TEXTO EXTRAÍDO

Mamá tuvo la culpa. Fue ella quien quizás sin proponérselo me
abrió las puertas de la inconformidad y ya diré por qué. Yo no sé si la
adicción por la carretera y el movimiento se heredan pero si es así entonces yo
no tenía otra opción. Hijo como soy de migrantes andinos, con una madre que
dejó atrás su infancia ayacuchana y que luego de subirse a la tolva de un
camión y al viejo vagón de un tren puso pie en Desamparados, y de un padre que
cruzó las cordilleras ancashinas para plantar el germen de sus sueños en el
cemento limeño, era inevitable que el hablar de viajar, moverse, irse, siempre
tuviera una especie de encanto para mí, un nexo inquebrantable con el mismo
acto de vivir.

INSTRUCCIONES
Resume el fragmento en dos oraciones.

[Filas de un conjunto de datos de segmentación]
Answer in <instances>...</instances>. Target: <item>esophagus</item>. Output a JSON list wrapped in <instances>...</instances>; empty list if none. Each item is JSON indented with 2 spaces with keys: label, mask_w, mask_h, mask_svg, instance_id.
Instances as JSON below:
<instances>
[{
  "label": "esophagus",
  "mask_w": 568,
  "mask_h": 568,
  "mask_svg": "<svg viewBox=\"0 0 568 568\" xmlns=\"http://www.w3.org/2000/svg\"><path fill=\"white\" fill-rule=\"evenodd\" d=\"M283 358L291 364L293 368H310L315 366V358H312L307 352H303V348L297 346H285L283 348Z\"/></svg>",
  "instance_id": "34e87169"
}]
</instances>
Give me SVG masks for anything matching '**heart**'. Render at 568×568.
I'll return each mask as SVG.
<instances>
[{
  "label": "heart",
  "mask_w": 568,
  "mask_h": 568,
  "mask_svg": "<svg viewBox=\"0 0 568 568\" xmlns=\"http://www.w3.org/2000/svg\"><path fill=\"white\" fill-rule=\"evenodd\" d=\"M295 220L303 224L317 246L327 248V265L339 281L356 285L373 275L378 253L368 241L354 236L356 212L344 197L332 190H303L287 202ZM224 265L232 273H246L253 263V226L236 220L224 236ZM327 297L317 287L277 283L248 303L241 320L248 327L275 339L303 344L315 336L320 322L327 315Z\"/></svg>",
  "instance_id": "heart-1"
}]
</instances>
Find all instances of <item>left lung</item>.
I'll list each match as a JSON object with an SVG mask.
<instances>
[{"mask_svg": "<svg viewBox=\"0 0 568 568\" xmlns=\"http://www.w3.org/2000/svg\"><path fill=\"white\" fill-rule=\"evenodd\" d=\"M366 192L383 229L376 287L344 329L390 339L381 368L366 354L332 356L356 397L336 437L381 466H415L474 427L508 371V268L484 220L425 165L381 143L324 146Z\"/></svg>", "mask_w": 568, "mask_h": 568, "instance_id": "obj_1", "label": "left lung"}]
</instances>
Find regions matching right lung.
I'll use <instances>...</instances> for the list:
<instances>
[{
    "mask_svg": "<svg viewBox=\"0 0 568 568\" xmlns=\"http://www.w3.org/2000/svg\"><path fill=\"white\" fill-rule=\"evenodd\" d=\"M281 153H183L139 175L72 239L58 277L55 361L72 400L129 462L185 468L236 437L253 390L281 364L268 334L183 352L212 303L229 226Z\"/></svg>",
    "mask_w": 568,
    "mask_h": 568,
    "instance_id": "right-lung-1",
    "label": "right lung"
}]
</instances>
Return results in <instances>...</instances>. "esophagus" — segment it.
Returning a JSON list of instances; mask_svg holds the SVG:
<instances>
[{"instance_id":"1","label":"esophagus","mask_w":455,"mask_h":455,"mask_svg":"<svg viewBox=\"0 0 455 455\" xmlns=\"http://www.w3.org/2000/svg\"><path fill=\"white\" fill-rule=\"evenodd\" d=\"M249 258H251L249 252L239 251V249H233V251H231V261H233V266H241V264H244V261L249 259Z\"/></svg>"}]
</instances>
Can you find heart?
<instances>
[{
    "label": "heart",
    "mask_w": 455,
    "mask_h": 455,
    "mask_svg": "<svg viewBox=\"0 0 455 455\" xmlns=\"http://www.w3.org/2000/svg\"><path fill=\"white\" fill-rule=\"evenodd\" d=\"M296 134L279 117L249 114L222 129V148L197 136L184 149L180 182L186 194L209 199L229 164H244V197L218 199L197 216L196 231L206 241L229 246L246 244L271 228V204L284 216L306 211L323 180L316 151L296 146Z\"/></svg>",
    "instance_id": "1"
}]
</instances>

RESPUESTA
Quien narra culpa a su madre de haberle abierto, quizás sin proponérselo, las puertas de la inconformidad, y duda de si la adicción por la carretera y el movimiento se hereda. Como hijo de migrantes andinos (una madre que dejó Ayacucho y llegó a Desamparados en camión y tren, y un padre que cruzó las cordilleras ancashinas hasta Lima), considera inevitable que hablar de viajar le resultara encantador y unido al acto mismo de vivir.